Texte:
※ ※ ※
Je ne sais pas écrire, mais je sais lire, et Chtou c'est comme du Paulo, du
Fred, du Jacques, du Jean Luc, du Pierre, du Pascal, du Marc, du Thiery, et
tous les autres... qui ont peur de réagir sur la liste!
Aurillac moi aussi j'ai trop donné./

Jean Michel.

-----Message d'origine-----
De : Chtou
[mailto: ]

Envoyé : dimanche 11 décembre 2011 21:40
À : Liste Rue
Objet : [rue] Coup de fil à Songy

Je suis ingénieur en informatique et j'ai quitté un poste à 2500 euros net
pour faire du théâtre de rue.
J'ai senti que cette vie que j'avais si brillamment tenue, à la lumière de
ma famille, me mènerait un jour au désastre.
Au fil des ans, j'ai compris que toute la formation intellectuelle que
j'avais suivie ne me rapprocherait en rien de la nécessité sensible
d'incarner celui que j'avais toujours désiré être.
Quelqu'un de simplement bien dans sa peau.
Quelqu'un qui ne serait pas le pathologique timide que je suis encore
aujourd'hui.
※ ※ ※
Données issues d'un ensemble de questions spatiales
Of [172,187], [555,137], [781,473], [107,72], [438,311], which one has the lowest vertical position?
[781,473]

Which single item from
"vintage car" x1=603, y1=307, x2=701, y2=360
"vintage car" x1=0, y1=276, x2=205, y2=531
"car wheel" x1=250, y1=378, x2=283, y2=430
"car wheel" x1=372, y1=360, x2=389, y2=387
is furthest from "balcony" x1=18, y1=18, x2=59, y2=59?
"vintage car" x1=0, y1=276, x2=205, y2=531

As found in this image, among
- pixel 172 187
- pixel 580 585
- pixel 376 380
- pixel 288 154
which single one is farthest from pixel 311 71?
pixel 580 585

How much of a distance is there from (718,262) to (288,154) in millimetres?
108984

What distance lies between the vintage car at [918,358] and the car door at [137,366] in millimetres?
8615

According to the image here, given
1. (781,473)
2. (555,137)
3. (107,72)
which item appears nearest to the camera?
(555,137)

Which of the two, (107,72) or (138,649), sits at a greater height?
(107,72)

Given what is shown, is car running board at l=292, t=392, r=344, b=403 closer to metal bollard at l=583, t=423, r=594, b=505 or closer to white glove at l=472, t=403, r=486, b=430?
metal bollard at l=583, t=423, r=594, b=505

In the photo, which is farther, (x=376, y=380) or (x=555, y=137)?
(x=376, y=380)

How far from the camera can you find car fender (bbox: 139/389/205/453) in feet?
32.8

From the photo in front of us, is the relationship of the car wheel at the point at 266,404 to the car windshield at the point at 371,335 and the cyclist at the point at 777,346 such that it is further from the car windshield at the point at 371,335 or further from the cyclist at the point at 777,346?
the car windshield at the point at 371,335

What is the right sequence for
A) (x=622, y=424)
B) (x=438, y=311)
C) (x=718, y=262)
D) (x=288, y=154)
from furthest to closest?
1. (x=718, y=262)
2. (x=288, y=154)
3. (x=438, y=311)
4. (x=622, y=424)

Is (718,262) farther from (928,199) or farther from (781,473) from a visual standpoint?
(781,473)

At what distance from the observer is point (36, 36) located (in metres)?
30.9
※ ※ ※
À faire: Résumez le texte en deux phrases.

Solution: Dans un message envoyé le 11 décembre 2011 à la Liste Rue, Chtou explique avoir quitté un poste d'ingénieur en informatique à 2500 euros net pour faire du théâtre de rue, en sentant que cette vie mènerait un jour au désastre et que la formation intellectuelle suivie n'aidait en rien à devenir quelqu'un de simplement bien dans sa peau. Jean Michel répond que Chtou, c'est comme Paulo, Fred, Jacques et tous les autres qui ont peur de réagir sur la liste, et ajoute à propos d'Aurillac : « moi aussi j'ai trop donné ».